さて、少々脱線しましたが本題にもどりましょう!
中小企業診断士ってどんな資格?
まずは、中小企業診断士制度について、公式の定義をご紹介します。
中小企業診断協会が主催している試験なので、よかったら公式のページも覗いてみてくださいね。
中小企業診断士は、中小企業の経営課題に対応するための診断・助言を行う専門家です。法律上の国家資格として、「中小企業支援法」第11条に基づき、経済産業大臣が登録します。
中小企業診断協会
中小企業診断士制度は、中小企業者が適切な経営の診断及び経営に関する助言を受けるに当たり、経営の診断及び経営に関する助言を行う者の選定を容易にするため、経済産業大臣が一定のレベル以上の能力を持った者を登録するための制度です。

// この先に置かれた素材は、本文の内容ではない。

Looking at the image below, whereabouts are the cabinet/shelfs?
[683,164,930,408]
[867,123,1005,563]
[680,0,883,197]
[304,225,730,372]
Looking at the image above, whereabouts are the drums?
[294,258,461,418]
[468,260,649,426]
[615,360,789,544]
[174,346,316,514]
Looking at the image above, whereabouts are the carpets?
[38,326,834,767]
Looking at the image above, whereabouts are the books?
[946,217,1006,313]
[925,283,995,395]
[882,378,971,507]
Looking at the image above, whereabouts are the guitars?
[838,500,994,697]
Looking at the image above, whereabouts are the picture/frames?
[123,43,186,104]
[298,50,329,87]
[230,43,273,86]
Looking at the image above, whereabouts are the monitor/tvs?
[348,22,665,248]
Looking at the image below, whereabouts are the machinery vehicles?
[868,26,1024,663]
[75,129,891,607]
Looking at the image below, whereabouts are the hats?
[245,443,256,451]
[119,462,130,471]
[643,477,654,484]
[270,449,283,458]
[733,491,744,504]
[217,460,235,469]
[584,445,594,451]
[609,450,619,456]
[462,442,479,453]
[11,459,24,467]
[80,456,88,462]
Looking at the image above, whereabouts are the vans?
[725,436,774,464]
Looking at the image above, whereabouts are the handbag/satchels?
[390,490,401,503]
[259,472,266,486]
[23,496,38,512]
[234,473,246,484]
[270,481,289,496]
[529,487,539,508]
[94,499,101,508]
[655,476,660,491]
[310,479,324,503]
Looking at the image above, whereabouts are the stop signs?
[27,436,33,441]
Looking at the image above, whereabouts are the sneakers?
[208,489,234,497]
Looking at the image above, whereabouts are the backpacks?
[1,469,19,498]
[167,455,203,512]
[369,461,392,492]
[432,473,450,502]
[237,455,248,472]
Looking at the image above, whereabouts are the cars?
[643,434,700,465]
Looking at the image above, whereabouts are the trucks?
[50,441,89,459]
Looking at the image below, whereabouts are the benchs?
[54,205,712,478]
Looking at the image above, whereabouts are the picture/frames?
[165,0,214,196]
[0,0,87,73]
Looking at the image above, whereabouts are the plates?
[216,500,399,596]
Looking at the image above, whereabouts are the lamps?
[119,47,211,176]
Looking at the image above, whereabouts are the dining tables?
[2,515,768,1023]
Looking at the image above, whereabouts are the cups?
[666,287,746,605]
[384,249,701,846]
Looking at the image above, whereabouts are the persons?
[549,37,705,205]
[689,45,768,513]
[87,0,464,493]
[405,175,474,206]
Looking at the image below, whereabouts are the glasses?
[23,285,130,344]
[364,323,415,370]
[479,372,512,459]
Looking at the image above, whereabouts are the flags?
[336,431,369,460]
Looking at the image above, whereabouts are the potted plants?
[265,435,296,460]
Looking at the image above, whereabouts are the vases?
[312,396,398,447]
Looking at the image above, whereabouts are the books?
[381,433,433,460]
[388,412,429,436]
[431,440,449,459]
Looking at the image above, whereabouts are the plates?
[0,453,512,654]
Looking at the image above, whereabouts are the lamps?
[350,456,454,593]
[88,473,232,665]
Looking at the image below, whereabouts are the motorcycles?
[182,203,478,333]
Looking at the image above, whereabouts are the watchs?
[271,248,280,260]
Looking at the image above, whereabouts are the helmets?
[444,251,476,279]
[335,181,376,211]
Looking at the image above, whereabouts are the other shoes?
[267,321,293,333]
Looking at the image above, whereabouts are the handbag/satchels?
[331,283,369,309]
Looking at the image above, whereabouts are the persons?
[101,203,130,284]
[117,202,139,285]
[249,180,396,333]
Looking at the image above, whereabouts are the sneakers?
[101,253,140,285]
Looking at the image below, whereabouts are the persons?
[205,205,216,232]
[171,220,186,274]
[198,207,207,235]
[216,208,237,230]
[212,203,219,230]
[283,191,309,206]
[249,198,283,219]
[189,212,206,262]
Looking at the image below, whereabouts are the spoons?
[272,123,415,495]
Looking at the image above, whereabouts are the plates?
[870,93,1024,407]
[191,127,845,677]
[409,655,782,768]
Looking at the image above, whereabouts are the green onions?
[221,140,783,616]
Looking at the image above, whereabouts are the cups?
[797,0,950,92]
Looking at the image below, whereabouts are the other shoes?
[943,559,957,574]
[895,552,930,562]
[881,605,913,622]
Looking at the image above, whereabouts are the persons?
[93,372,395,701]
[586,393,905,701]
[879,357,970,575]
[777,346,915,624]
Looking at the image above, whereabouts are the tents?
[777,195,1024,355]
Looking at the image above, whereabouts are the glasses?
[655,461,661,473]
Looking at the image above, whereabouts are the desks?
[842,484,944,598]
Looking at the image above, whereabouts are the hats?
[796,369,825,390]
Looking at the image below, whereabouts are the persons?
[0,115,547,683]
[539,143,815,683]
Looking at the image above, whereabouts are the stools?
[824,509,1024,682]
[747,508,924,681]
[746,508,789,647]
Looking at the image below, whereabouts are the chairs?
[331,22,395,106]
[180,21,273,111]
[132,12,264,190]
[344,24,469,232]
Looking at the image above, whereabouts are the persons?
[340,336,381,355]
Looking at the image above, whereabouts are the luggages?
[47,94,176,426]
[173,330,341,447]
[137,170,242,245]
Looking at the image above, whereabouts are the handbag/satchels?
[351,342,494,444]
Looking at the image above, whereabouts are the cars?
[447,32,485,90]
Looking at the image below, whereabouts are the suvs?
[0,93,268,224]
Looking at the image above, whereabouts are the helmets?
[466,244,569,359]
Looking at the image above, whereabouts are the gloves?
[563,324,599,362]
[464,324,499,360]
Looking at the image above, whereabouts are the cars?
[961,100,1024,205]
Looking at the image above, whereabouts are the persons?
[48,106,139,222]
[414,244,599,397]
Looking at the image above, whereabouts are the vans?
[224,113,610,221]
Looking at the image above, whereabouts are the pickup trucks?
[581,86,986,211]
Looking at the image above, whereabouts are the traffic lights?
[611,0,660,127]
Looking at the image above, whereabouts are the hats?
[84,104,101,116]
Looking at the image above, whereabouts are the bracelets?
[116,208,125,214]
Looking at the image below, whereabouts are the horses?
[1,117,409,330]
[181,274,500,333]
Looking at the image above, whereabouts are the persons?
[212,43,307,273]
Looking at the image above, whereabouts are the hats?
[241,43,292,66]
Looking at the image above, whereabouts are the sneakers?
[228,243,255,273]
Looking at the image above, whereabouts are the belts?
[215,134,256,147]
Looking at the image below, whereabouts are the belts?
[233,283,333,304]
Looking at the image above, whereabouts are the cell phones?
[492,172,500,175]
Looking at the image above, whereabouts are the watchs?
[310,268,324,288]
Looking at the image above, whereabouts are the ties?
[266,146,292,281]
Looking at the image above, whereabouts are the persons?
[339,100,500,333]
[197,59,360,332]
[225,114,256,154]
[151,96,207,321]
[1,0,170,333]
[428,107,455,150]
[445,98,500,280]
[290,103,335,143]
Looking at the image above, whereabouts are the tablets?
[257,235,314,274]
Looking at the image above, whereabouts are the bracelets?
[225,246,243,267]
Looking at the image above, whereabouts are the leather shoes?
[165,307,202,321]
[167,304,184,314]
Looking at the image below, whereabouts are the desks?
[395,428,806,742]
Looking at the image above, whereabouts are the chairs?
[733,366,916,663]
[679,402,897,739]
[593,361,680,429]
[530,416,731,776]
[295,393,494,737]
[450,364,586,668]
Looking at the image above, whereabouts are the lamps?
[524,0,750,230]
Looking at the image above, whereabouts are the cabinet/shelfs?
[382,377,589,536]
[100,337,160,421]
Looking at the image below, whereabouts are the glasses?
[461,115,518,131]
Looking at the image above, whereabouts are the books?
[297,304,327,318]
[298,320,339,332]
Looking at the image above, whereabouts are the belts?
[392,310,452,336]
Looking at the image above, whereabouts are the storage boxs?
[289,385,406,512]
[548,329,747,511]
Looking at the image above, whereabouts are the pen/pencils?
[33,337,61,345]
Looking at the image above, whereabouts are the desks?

中小企業基本法では、中小企業者が経営資源を確保するための業務に従事する者(公的支援事業に限らず、民間で活躍する経営コンサルタント)として位置づけられています。
ちょっと長いので読むのが大変だったかも。
簡単に言うと、経産省が認める経営コンサルタント資格「中小企業診断士」に登録するための試験って感じだね。
ここでもう一つ、中小企業診断士の特徴をお伝えしておこうと思います。
中小企業診断士は「士業」であるにも関わらず、独立やコンサルタント業務を行う以外の理由で勉強する人も多いです。
通常、税理士や会計士、弁護士などの「士業」は、その業務を行うために資格を取得することがほとんどです。
これらは「業務独占資格」と呼ばれるもので「その資格所持者じゃないとこの業務はダメ!」と決められているからです。
業務をするために資格を取る、という感じで資格取得が手段になっている訳ですね。
中小企業診断士は独占業務を持ちません。
もちろん得意な業務はありますが、何をしてもいいし、何もしなくても良いんです。
社会人としてのビジネススキル向上といった自己研鑽で受験する人が多いのも、「士業」では珍しいことだと思います。
なので「資格を取って満足」となってしまい、結局登録しないままの人もちらほら聞きます。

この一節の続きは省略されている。